Biden left the Vatican just before 2:50 p.m. local time, almost three hours after his arrival.
It is no surprise that social issues such as poverty, climate change, and recovery from the coronavirus pandemic were discussed during the meeting, as these have long been seen as areas of overlap between Pope Francis and the Biden administration.
Many of these same issues were discussed during a phone call between the two shortly after Biden won the U.S. 2020 presidential election.
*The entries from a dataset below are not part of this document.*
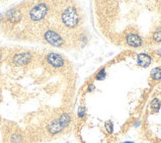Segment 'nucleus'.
Returning <instances> with one entry per match:
<instances>
[{
  "label": "nucleus",
  "mask_w": 161,
  "mask_h": 143,
  "mask_svg": "<svg viewBox=\"0 0 161 143\" xmlns=\"http://www.w3.org/2000/svg\"><path fill=\"white\" fill-rule=\"evenodd\" d=\"M71 121V117L69 113H63L62 116H60L58 119H56L55 120H52V123H49L48 126V131L49 134H58L60 131H62L66 126H69Z\"/></svg>",
  "instance_id": "f257e3e1"
},
{
  "label": "nucleus",
  "mask_w": 161,
  "mask_h": 143,
  "mask_svg": "<svg viewBox=\"0 0 161 143\" xmlns=\"http://www.w3.org/2000/svg\"><path fill=\"white\" fill-rule=\"evenodd\" d=\"M62 21L67 28H75L79 22V16H78L77 10L73 6H69L63 10L62 14Z\"/></svg>",
  "instance_id": "f03ea898"
},
{
  "label": "nucleus",
  "mask_w": 161,
  "mask_h": 143,
  "mask_svg": "<svg viewBox=\"0 0 161 143\" xmlns=\"http://www.w3.org/2000/svg\"><path fill=\"white\" fill-rule=\"evenodd\" d=\"M49 12V6L46 3H38L36 4L33 8L30 10L29 12V17L32 21L38 22V21L43 20L46 16V14Z\"/></svg>",
  "instance_id": "7ed1b4c3"
},
{
  "label": "nucleus",
  "mask_w": 161,
  "mask_h": 143,
  "mask_svg": "<svg viewBox=\"0 0 161 143\" xmlns=\"http://www.w3.org/2000/svg\"><path fill=\"white\" fill-rule=\"evenodd\" d=\"M44 38L49 45L55 46V48H60V46L64 44V41L62 36H60L58 32H55L53 30L46 31L44 34Z\"/></svg>",
  "instance_id": "20e7f679"
},
{
  "label": "nucleus",
  "mask_w": 161,
  "mask_h": 143,
  "mask_svg": "<svg viewBox=\"0 0 161 143\" xmlns=\"http://www.w3.org/2000/svg\"><path fill=\"white\" fill-rule=\"evenodd\" d=\"M46 61L53 68H60L64 65V58L56 52H49L46 55Z\"/></svg>",
  "instance_id": "39448f33"
},
{
  "label": "nucleus",
  "mask_w": 161,
  "mask_h": 143,
  "mask_svg": "<svg viewBox=\"0 0 161 143\" xmlns=\"http://www.w3.org/2000/svg\"><path fill=\"white\" fill-rule=\"evenodd\" d=\"M32 60V54L30 52H20L13 56L12 62L16 66H24Z\"/></svg>",
  "instance_id": "423d86ee"
},
{
  "label": "nucleus",
  "mask_w": 161,
  "mask_h": 143,
  "mask_svg": "<svg viewBox=\"0 0 161 143\" xmlns=\"http://www.w3.org/2000/svg\"><path fill=\"white\" fill-rule=\"evenodd\" d=\"M126 42L131 48H140L144 45V40L139 35L135 33H128L126 36Z\"/></svg>",
  "instance_id": "0eeeda50"
},
{
  "label": "nucleus",
  "mask_w": 161,
  "mask_h": 143,
  "mask_svg": "<svg viewBox=\"0 0 161 143\" xmlns=\"http://www.w3.org/2000/svg\"><path fill=\"white\" fill-rule=\"evenodd\" d=\"M152 62V57L150 56V54L145 52L138 53L137 55V63L138 66L142 67V68H146L148 67Z\"/></svg>",
  "instance_id": "6e6552de"
},
{
  "label": "nucleus",
  "mask_w": 161,
  "mask_h": 143,
  "mask_svg": "<svg viewBox=\"0 0 161 143\" xmlns=\"http://www.w3.org/2000/svg\"><path fill=\"white\" fill-rule=\"evenodd\" d=\"M6 19L12 24L19 23L22 19V13L18 9H10L6 13Z\"/></svg>",
  "instance_id": "1a4fd4ad"
},
{
  "label": "nucleus",
  "mask_w": 161,
  "mask_h": 143,
  "mask_svg": "<svg viewBox=\"0 0 161 143\" xmlns=\"http://www.w3.org/2000/svg\"><path fill=\"white\" fill-rule=\"evenodd\" d=\"M150 77L154 81H160L161 80V67H155L150 72Z\"/></svg>",
  "instance_id": "9d476101"
},
{
  "label": "nucleus",
  "mask_w": 161,
  "mask_h": 143,
  "mask_svg": "<svg viewBox=\"0 0 161 143\" xmlns=\"http://www.w3.org/2000/svg\"><path fill=\"white\" fill-rule=\"evenodd\" d=\"M160 107H161V102L158 98H154L151 102H150V109H151V110L153 113L158 112Z\"/></svg>",
  "instance_id": "9b49d317"
},
{
  "label": "nucleus",
  "mask_w": 161,
  "mask_h": 143,
  "mask_svg": "<svg viewBox=\"0 0 161 143\" xmlns=\"http://www.w3.org/2000/svg\"><path fill=\"white\" fill-rule=\"evenodd\" d=\"M152 40L155 42H161V27L157 28L152 34Z\"/></svg>",
  "instance_id": "f8f14e48"
},
{
  "label": "nucleus",
  "mask_w": 161,
  "mask_h": 143,
  "mask_svg": "<svg viewBox=\"0 0 161 143\" xmlns=\"http://www.w3.org/2000/svg\"><path fill=\"white\" fill-rule=\"evenodd\" d=\"M106 76H107L106 70H105V68H102V69L97 73V75H96L95 78H96V80H97V81H102V80H105Z\"/></svg>",
  "instance_id": "ddd939ff"
},
{
  "label": "nucleus",
  "mask_w": 161,
  "mask_h": 143,
  "mask_svg": "<svg viewBox=\"0 0 161 143\" xmlns=\"http://www.w3.org/2000/svg\"><path fill=\"white\" fill-rule=\"evenodd\" d=\"M22 140H23V138H22V136H21L20 134L15 133V134H13L11 136V142L12 143H21V142H22Z\"/></svg>",
  "instance_id": "4468645a"
},
{
  "label": "nucleus",
  "mask_w": 161,
  "mask_h": 143,
  "mask_svg": "<svg viewBox=\"0 0 161 143\" xmlns=\"http://www.w3.org/2000/svg\"><path fill=\"white\" fill-rule=\"evenodd\" d=\"M77 114H78V117H79L80 120L84 119V117H86V110H85L84 107H80V108L78 109Z\"/></svg>",
  "instance_id": "2eb2a0df"
},
{
  "label": "nucleus",
  "mask_w": 161,
  "mask_h": 143,
  "mask_svg": "<svg viewBox=\"0 0 161 143\" xmlns=\"http://www.w3.org/2000/svg\"><path fill=\"white\" fill-rule=\"evenodd\" d=\"M105 127H106V130L108 131V133H113V130H114V126H113V123L112 121H107L105 123Z\"/></svg>",
  "instance_id": "dca6fc26"
},
{
  "label": "nucleus",
  "mask_w": 161,
  "mask_h": 143,
  "mask_svg": "<svg viewBox=\"0 0 161 143\" xmlns=\"http://www.w3.org/2000/svg\"><path fill=\"white\" fill-rule=\"evenodd\" d=\"M93 90H94V86H93V85H90V86H89L88 92H89V93H90V92H92Z\"/></svg>",
  "instance_id": "f3484780"
},
{
  "label": "nucleus",
  "mask_w": 161,
  "mask_h": 143,
  "mask_svg": "<svg viewBox=\"0 0 161 143\" xmlns=\"http://www.w3.org/2000/svg\"><path fill=\"white\" fill-rule=\"evenodd\" d=\"M1 58H2V53L0 52V60H1Z\"/></svg>",
  "instance_id": "a211bd4d"
},
{
  "label": "nucleus",
  "mask_w": 161,
  "mask_h": 143,
  "mask_svg": "<svg viewBox=\"0 0 161 143\" xmlns=\"http://www.w3.org/2000/svg\"><path fill=\"white\" fill-rule=\"evenodd\" d=\"M1 18H2V16H1V14H0V22H1Z\"/></svg>",
  "instance_id": "6ab92c4d"
},
{
  "label": "nucleus",
  "mask_w": 161,
  "mask_h": 143,
  "mask_svg": "<svg viewBox=\"0 0 161 143\" xmlns=\"http://www.w3.org/2000/svg\"><path fill=\"white\" fill-rule=\"evenodd\" d=\"M125 143H134V142H125Z\"/></svg>",
  "instance_id": "aec40b11"
}]
</instances>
At the time, Biden’s team released a statement thanking Pope Francis for his leadership “in promoting peace, reconciliation, and the common bonds of humanity around the world.”
He pledged his commitment to work with the Vatican and the Catholic Church “on the basis of a shared belief in the dignity and equality of all humankind on issues such as caring for the marginalized and the poor, addressing the crisis of climate change, and welcoming and integrating immigrants and refugees into our communities.”
Although Pope Francis did not issue public congratulations for Biden’s victory, his phone call was interpreted as an act of support for the newly elected president.
In a customary congratulatory note for Biden’s inauguration on Jan. 20, Pope Francis offered his prayers for Biden, asking specifically that his decisions would respect human life.
In his message, Pope Francis prayed that under Biden’s leadership, the American people would “continue to draw strength from the lofty political, ethical and religious values that have inspired the nation since its founding.”
Pope Francis continued: “At a time when the grave crises facing our human family call for farsighted and united responses,” I pray that your decisions will be guided by a concern for building a society marked by authentic justice and freedom, together with unfailing respect for the rights and dignity of every person, especially the poor, the vulnerable and those who have no voice.”
Although abortion and life issues were not mentioned in the White House statement on the Oct. 29 meeting, Biden’s pro-abortion policies have been a point of contention among many Catholics in the United States, including some bishops.
That was an underlying issue in the lead-up to the meeting, as the U.S. bishops are set to meet Nov. 15-18 for their fall general assembly, during which they are expected to vote on a “teaching document on the Eucharist.” The decision to draft this document was made during the bishops’ spring assembly.
Friday’s meeting between Biden and Pope Francis was preceded by a commotion among the Vatican press corps when the Vatican announced, then canceled, a live video feed of the event.
Usually, for visits of heads of state such as this, a live feed is available from the moment of arrival until the two men enter the papal library for their closed-door meeting, picking back up again for the pope’s meeting of the delegation and the exchange of gifts between the two leaders.
The Vatican had originally announced that the live feed would be available, but one day prior to the event, they said this feed would be canceled, showing only Biden’s arrival at the Vatican’s outer courtyard, with edited footage being provided later.
In their official explanation for the cancellation of the feed, the Vatican said they are sticking to the outdoor arrival in keeping with new post-Covid protocols, which left many Vatican journalists questioning why the feed was announced in the first place and then canceled.